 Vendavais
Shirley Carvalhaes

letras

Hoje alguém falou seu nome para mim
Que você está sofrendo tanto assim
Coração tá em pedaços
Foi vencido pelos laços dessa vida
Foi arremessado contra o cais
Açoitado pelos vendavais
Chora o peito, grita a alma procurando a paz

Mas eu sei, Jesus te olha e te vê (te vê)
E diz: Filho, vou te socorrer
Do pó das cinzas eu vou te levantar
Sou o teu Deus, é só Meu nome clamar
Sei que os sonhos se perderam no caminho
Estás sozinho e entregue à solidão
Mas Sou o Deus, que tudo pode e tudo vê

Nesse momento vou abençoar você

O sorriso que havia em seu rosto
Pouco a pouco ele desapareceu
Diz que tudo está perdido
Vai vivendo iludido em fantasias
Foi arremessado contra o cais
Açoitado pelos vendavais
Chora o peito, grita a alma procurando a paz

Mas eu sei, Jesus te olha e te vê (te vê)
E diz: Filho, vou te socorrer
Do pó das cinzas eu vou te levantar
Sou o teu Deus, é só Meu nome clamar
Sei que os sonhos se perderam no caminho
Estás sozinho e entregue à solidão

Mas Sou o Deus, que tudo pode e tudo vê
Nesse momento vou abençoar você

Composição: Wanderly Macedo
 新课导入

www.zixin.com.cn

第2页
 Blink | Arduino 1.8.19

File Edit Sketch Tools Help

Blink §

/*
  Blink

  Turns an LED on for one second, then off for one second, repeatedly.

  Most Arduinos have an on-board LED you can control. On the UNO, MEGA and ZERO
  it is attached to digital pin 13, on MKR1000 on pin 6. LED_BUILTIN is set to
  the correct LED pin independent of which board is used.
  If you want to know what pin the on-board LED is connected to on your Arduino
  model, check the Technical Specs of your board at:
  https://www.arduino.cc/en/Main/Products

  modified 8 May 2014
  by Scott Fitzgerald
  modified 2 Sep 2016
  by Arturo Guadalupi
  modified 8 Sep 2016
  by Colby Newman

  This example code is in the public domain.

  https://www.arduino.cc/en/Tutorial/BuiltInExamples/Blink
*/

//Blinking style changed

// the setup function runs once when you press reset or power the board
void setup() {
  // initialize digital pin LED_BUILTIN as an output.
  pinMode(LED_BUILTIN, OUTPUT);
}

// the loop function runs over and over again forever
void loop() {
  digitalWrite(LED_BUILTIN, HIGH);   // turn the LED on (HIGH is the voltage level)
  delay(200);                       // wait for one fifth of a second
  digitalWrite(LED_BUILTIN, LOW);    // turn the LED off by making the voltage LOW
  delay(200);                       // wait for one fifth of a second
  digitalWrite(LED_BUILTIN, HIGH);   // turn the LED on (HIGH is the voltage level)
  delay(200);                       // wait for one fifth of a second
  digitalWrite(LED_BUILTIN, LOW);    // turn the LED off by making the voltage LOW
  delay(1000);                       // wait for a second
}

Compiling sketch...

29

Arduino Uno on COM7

○ ○ ○ ○ ○

WHAT YOU HAVE TO DO: Print, exactly as written, the first line of the records above and each line after it until the line with "model, check the", which is printed too.

RESULT FOR THIS EXERCISE:
 Vendavais
Shirley Carvalhaes

letras

Hoje alguém falou seu nome para mim
Que você está sofrendo tanto assim
Coração tá em pedaços
Foi vencido pelos laços dessa vida
Foi arremessado contra o cais
Açoitado pelos vendavais
Chora o peito, grita a alma procurando a paz

Mas eu sei, Jesus te olha e te vê (te vê)
E diz: Filho, vou te socorrer
Do pó das cinzas eu vou te levantar
Sou o teu Deus, é só Meu nome clamar
Sei que os sonhos se perderam no caminho
Estás sozinho e entregue à solidão
Mas Sou o Deus, que tudo pode e tudo vê

Nesse momento vou abençoar você

O sorriso que havia em seu rosto
Pouco a pouco ele desapareceu
Diz que tudo está perdido
Vai vivendo iludido em fantasias
Foi arremessado contra o cais
Açoitado pelos vendavais
Chora o peito, grita a alma procurando a paz

Mas eu sei, Jesus te olha e te vê (te vê)
E diz: Filho, vou te socorrer
Do pó das cinzas eu vou te levantar
Sou o teu Deus, é só Meu nome clamar
Sei que os sonhos se perderam no caminho
Estás sozinho e entregue à solidão

Mas Sou o Deus, que tudo pode e tudo vê
Nesse momento vou abençoar você

Composição: Wanderly Macedo
 新课导入

www.zixin.com.cn

第2页
 Blink | Arduino 1.8.19

File Edit Sketch Tools Help

Blink §

/*
  Blink

  Turns an LED on for one second, then off for one second, repeatedly.

  Most Arduinos have an on-board LED you can control. On the UNO, MEGA and ZERO
  it is attached to digital pin 13, on MKR1000 on pin 6. LED_BUILTIN is set to
  the correct LED pin independent of which board is used.
  If you want to know what pin the on-board LED is connected to on your Arduino
  model, check the Technical Specs of your board at:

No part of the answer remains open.